> **JOB**:
Turn the records below into a two-column CSV with the headers "text" and "answer". Each row should hold one record's text and its answer, each in a single quoted field with line breaks replaced by spaces. Start at the line that contains "In the depicted", continue through the end of the records, and leave the pictures out.

(Records on pictured scenes)
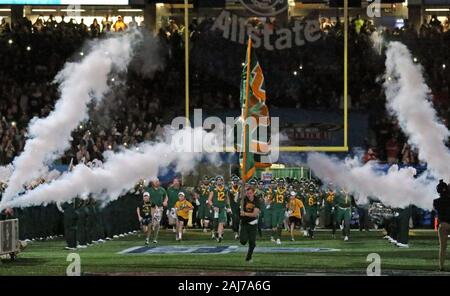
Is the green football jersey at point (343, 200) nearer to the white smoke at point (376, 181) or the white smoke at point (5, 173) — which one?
the white smoke at point (376, 181)

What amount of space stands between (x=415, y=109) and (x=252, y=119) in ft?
31.7

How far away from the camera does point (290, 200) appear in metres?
28.5

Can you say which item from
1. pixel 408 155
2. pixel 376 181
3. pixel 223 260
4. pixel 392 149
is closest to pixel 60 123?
pixel 223 260

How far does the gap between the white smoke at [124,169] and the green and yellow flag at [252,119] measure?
11.4ft

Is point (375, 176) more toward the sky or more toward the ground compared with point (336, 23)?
more toward the ground

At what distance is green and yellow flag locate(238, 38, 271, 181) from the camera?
2138 centimetres

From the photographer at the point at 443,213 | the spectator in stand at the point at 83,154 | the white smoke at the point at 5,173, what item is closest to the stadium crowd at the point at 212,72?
the spectator in stand at the point at 83,154

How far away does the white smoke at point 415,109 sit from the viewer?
28.6m

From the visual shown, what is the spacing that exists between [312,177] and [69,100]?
913cm

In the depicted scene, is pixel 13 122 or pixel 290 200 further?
pixel 13 122

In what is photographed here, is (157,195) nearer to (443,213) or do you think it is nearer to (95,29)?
(443,213)

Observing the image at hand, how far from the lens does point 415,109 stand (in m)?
31.1
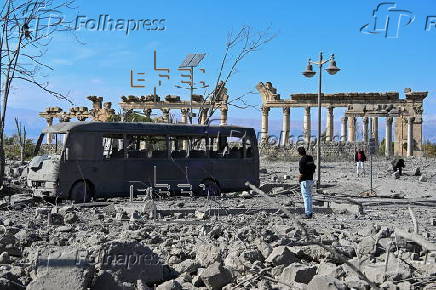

> **CORRECT ANSWER**:
text,answer
"In the depicted scene, is pixel 13 122 or pixel 290 200 further?","pixel 13 122"
"In what is photographed here, is (157,195) nearer to (443,213) or do you think it is nearer to (95,29)?","(443,213)"
"Observing the image at hand, how far from the lens does point 415,109 stand (in m)?","31.1"